Very unfair to call it a knockoff, its waaaay more than that. The OSQA project is awesome, and rick & heranin (devs) are great guys, and always looking for more help. My ex-SE site will be using osqa, or is :) , and I will soon make the final migration soon. If you're local to SF, visit SF Answers! Good job bravura - debug

But, it is a knockoff. They've have copied the look and function of the Stack Overflow sites in detail - INCLUDING the bad design decisions, which is always a clear indication (not that we needed it) of a duplication.

I didn't mean "knockoff" to be disparaging, just that the design and functionality are very similar.

ok, thanks for the clarification :)

Why does it matter if its a knock off or not. If Stackoverflow can't get this type of deep dive into this community, why can't someone else try. Some times you just have to take things into your own hands. Its Joel and Jeffs fault for not opening their code to others like they said they would...

I fully support the decision to make this site especially if its not around yet.

Already the site has its first scoop!

Question: What little-known non-convex optimization trick has been used in most Berkeley NLP papers since 2006?

Answer: http://metaoptimize.com/qa/questions/14/what-are-the-state-o...

I am the person that built this site. I wasn't planning on announcing the site yet, until I disseminated it more widely in academic circles, because I wanted to establish a core highly technical user-base, but I guess this is fine.
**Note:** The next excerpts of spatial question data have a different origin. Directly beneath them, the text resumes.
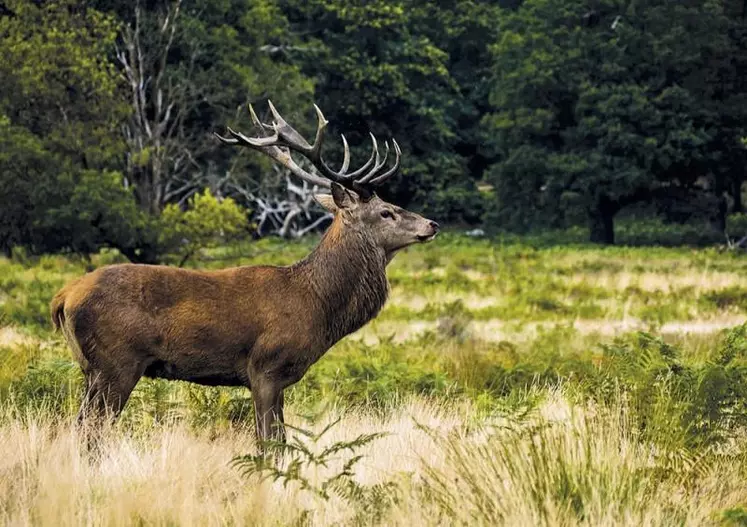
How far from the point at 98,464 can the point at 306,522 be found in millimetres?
1587

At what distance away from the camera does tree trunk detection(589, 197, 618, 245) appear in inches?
1517

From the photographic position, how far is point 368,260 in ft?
25.4

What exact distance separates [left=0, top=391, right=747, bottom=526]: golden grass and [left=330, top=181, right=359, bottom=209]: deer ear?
5.61 ft

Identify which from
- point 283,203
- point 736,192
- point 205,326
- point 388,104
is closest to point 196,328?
point 205,326

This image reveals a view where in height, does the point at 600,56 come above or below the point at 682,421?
above

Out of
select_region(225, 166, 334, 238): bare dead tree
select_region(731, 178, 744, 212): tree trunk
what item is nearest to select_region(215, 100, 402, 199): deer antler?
select_region(225, 166, 334, 238): bare dead tree

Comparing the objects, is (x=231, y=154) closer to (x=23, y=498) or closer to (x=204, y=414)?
(x=204, y=414)

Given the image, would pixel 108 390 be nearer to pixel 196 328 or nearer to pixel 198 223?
pixel 196 328

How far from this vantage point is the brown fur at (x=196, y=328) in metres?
6.87

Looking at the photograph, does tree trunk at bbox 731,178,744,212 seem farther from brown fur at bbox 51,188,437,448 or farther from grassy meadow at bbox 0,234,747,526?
brown fur at bbox 51,188,437,448

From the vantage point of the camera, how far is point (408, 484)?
5.45 m

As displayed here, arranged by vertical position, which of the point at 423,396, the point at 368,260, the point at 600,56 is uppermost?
the point at 600,56

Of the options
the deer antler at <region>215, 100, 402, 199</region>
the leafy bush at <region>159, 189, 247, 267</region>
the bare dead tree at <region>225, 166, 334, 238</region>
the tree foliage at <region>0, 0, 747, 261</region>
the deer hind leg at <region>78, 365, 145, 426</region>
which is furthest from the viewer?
the bare dead tree at <region>225, 166, 334, 238</region>

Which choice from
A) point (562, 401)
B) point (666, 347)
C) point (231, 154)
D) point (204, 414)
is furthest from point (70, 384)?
point (231, 154)
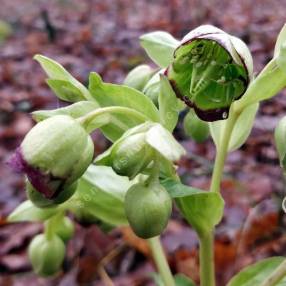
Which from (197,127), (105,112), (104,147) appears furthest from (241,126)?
(104,147)

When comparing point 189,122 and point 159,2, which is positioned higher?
point 189,122

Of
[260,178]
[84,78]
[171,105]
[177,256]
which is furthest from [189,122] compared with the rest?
[84,78]

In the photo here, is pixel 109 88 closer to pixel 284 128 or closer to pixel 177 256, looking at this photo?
pixel 284 128

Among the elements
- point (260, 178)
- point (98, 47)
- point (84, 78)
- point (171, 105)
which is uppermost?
point (171, 105)

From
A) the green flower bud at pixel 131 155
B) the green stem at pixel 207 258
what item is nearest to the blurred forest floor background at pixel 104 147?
the green stem at pixel 207 258

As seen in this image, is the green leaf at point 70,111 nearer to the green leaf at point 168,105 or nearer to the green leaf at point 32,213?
the green leaf at point 168,105

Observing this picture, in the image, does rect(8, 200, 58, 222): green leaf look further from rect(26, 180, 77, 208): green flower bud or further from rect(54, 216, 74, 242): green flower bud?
rect(26, 180, 77, 208): green flower bud

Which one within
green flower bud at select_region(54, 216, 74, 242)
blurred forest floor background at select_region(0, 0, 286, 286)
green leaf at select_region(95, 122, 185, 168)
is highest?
green leaf at select_region(95, 122, 185, 168)

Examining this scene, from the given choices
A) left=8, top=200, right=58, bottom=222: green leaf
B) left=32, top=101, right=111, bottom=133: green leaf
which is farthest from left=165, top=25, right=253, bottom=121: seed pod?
left=8, top=200, right=58, bottom=222: green leaf
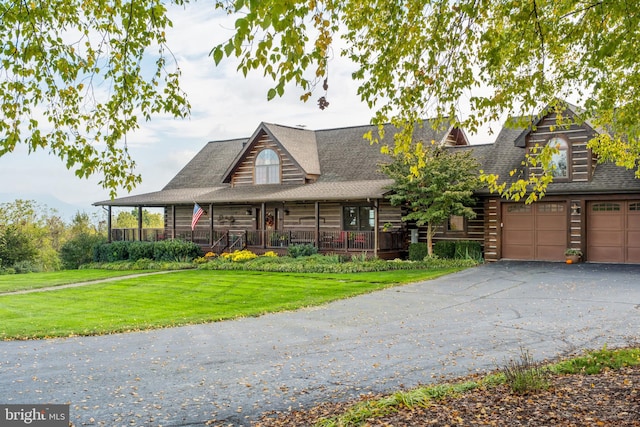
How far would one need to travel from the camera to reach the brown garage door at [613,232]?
20766 millimetres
The quality of the users coming from HN has been great.

What people are saying about MetaOptimize Q+A:

Ryan McDonald (Google): "A tool like this will help disseminate and archive the tricks and best practices that are common in NLP/ML, but are rarely written about at length in papers."

Aria Haghighi (Berkeley): "Both NLP and ML have a lot of folk wisdom about what works and what doesn't. A site like this is crucial for facilitating the sharing and validation of this collective knowledge."

Bob Carpenter (Alias-I): "Par for the course, it’s a mix of wildly general (non-convex optimization) and reasonably specific (testing a random number generator) questions." (http://lingpipe-blog.com/2010/06/29/training-examples-a-stac...)

I'm targetting machine learning, natural language processing, vision, AI, statistics, data mining, neuroscience, etc. and other data-driven fields. As we've learned from StackOverflow, having a broad topic means that information cross-polinates between groups that don't normally communicate. This problem is particularly acute in academia.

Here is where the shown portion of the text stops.